At Common Future, we not only believe that it doesn’t have to be this way; we are modeling that an alternative to the charitable industrial complex exists and is possible. As we’ve said before, “it’s not just a pivot away from how things are now — it’s a complete rebuilding from the ground up, that addresses the structural issues of the nonprofit sector.”

In December, we called for a new operating system; one in which communities have the economic independence and power to steward their own restoration and repair. To achieve this requires a radical — but dare we say pragmatic — rethinking of how philanthropy and charity relate to one another in pursuit of social impact.
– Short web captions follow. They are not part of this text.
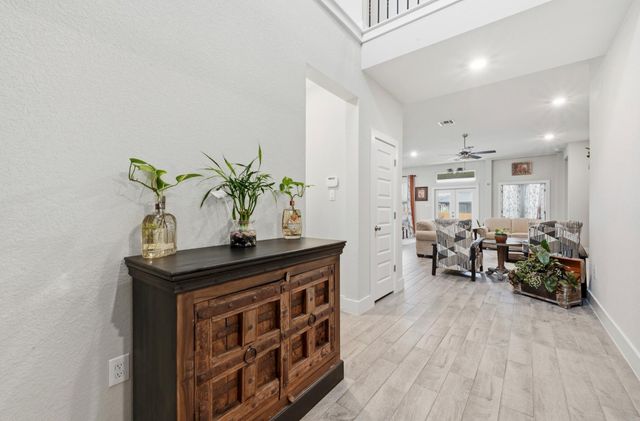 169 Soft Elm DR, Buda, TX 78610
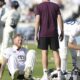 IND vs ENG third Test: Ben Stokes’s injury cloud a worry for England in Lord’s clash with India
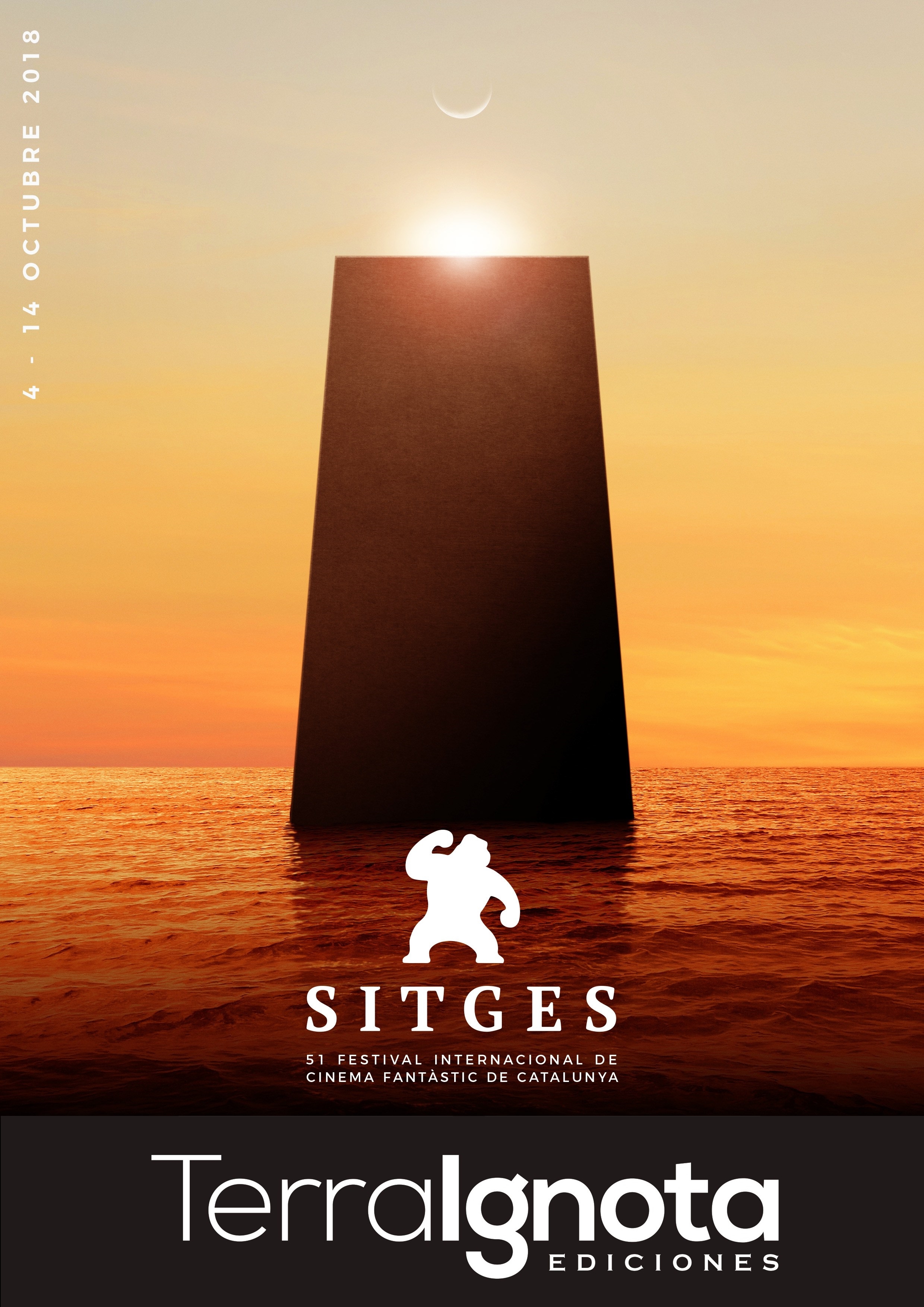 sitges-terra-ignota-festival-cine-internacional-fantastico-2018
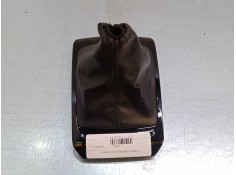 Recambio de guarnecidos palanca cambio para citroën c4 spacetourer (3d_) 1.5 bluehdi 130 referencia OEM IAM 16096049ZD  
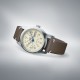 Reloj SEIKO 110 Aniv 5 Sports Edición Limitada SRPK41K1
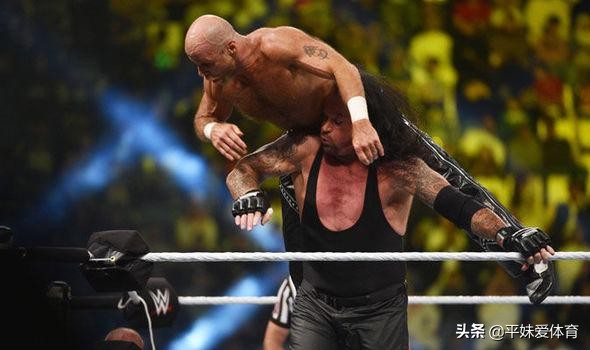 送葬者打败了哪些明星,送葬者击败的所有人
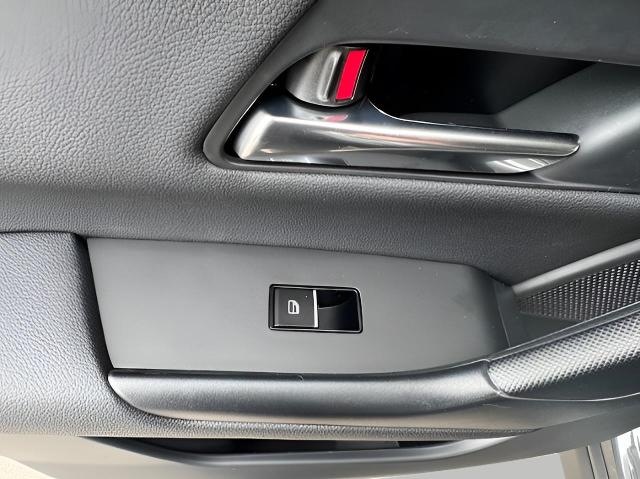 2025 Mazda CX-50 Hybrid Vehicle Photo in Green Bay, WI 54304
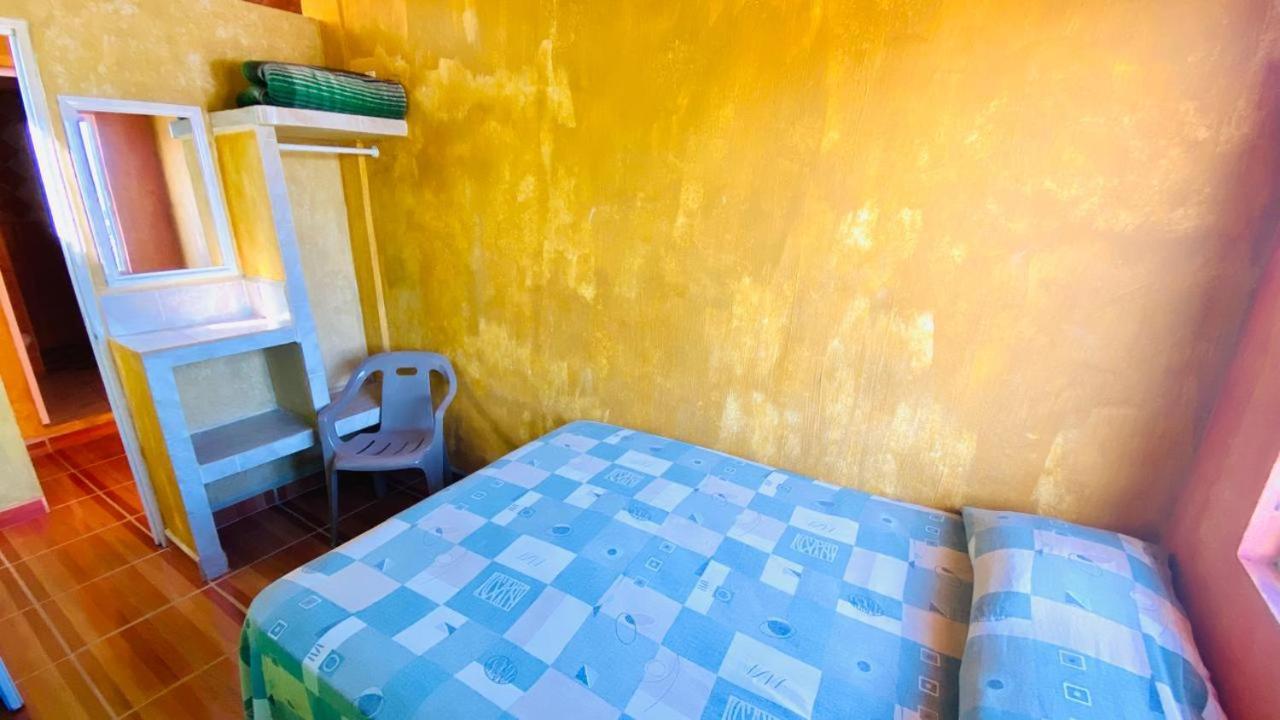 El Rincon De La Riviera Rincon de Guayabitos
We must recognize alleviating wealth inequality is a shared pursuit and one that will not be achieved unless one gives, and one gains, power and autonomy over resources.

Over the past two years as Common Future, our programs have effectively proved to be pilots for how we might rewire the financial mechanisms of giving and investment:

  • By redistributing capital through our grantmaking, we showed ways that equity can be enacted through resource allocation. We trusted our network members with flexible capital; seeded investment in their success: and ceded control over the strategies and metrics that would get them there.
  • Our character-based lending pilot placed Black and indigenous community organizations in control of assessing the type of capital most needed to build community wealth, helping to raise a $800K loan fund.
  • Now, looking forward, our strategy to Incubate, Co-create, Fund, and Influence ensures that we are building a portfolio of community wealth-building ventures that can take these new models and ideas to scale. In turn, we hope to affect change on the practices and policies that affect our sector, and our ability to achieve racial and economic equity within it.

Each of these pilots serves as a fractal of our institution, designed deliberately to build economic power and independence for organizations that build community wealth.

What this means for Common Future is that all the while, we’ve been building our own economic independence and power, weaning ourselves off our dependence on institutional philanthropy by garnering our own assets to make strategic investments. These include the standard-bearer of maintaining operating reserves, as well as go far beyond to allocate funding towards strategic internal investments, general investments, and fund redistribution. Our board of directors has been forward thinking in helping us to build the internal infrastructure to invest in our own power and potential, and in turn self-determination for the communities we serve.

When it adds up, greater than the sum of its parts, this is what we mean by a new operating system — where the financial flows are regenerative by design. Let nonprofits self-determine their own pilots, strategies, and best path forward by also helping them build their economic power early on. For the sake of innovation, to derive new solutions, diversify revenue streams, and make the nonprofit sector more sustainable and less dependent — we need to fundamentally alter the source code.

We recognize we are working in a system with inertia, and that swimming against the tide may be an impossible bet. We are willing to try anyway. To hold up a light where it has been so dark.

As a Black-led, multiracial organization, we are betting on ourselves. Will you?